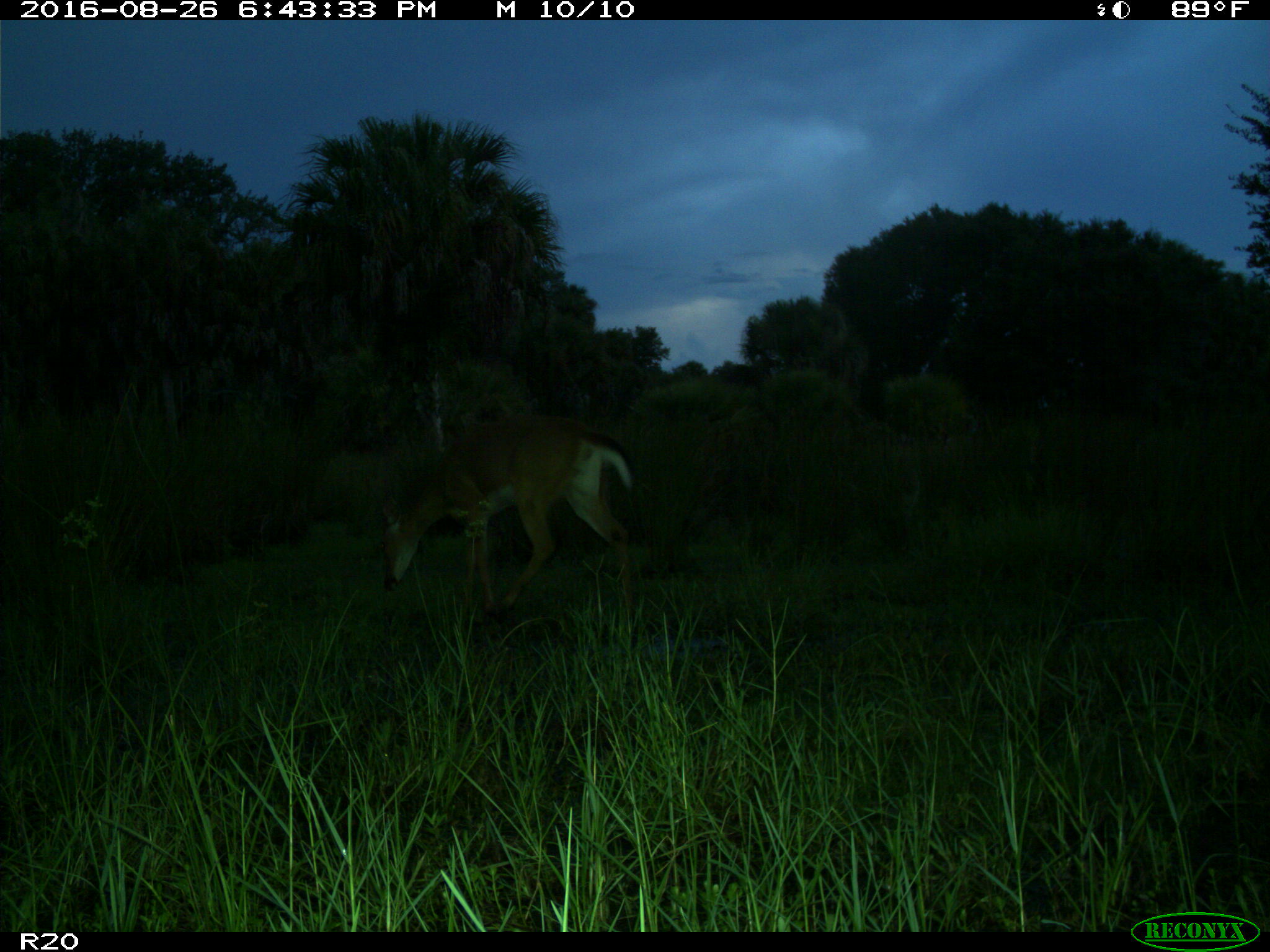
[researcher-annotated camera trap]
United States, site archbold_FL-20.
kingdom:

·····

» Assigned task: Restate the full listing word for word, excluding images.

» Answer for this exercise:
[researcher-annotated camera trap]
United States, site archbold_FL-20.
kingdom:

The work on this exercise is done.